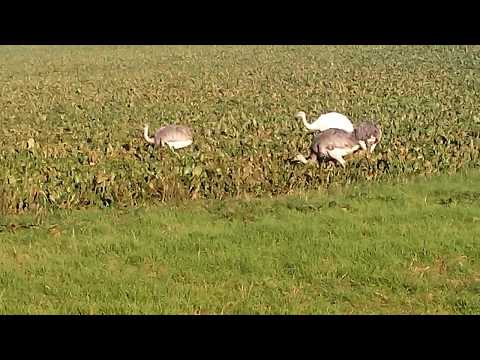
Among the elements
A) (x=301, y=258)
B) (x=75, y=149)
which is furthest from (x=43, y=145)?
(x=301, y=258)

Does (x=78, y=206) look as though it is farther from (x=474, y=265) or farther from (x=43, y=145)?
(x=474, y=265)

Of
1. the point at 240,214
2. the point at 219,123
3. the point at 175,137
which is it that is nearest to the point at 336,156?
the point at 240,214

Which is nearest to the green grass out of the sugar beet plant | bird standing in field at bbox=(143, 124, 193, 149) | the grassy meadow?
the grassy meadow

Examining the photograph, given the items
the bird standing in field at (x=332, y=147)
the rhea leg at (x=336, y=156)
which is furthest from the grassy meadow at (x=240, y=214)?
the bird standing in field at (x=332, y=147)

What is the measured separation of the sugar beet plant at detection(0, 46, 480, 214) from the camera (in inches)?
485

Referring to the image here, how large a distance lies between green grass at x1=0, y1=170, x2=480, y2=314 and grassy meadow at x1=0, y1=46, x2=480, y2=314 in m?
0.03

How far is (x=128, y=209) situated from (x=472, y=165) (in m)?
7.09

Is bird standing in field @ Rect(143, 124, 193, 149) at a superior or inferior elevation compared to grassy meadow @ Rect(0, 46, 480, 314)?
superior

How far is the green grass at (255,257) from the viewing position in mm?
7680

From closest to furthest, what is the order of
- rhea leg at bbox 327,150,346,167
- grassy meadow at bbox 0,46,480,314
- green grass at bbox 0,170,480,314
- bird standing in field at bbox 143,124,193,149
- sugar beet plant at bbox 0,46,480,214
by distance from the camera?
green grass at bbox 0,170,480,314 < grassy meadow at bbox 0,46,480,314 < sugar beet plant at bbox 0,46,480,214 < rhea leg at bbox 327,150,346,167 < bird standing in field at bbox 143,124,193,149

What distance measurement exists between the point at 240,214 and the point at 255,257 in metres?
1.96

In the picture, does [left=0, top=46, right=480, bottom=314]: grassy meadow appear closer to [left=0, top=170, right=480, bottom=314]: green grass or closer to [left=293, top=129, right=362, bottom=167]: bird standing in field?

---+---

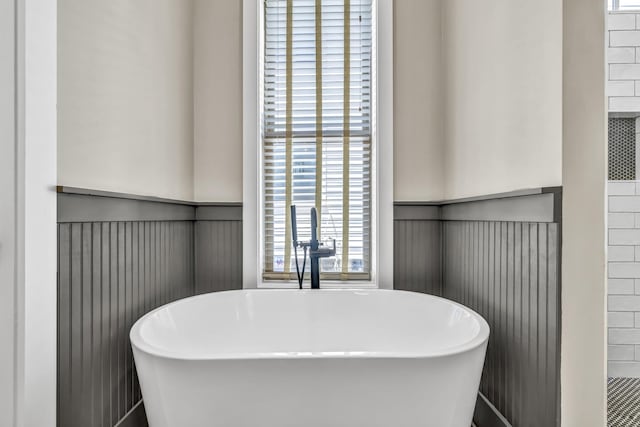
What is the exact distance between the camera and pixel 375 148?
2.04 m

---+---

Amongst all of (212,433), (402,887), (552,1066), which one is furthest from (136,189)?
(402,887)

---+---

• [STATED PROBLEM]:
How many lines above contain the word "superior", with case counting? Reply with the number only.

• [CORRECT RESULT]:
2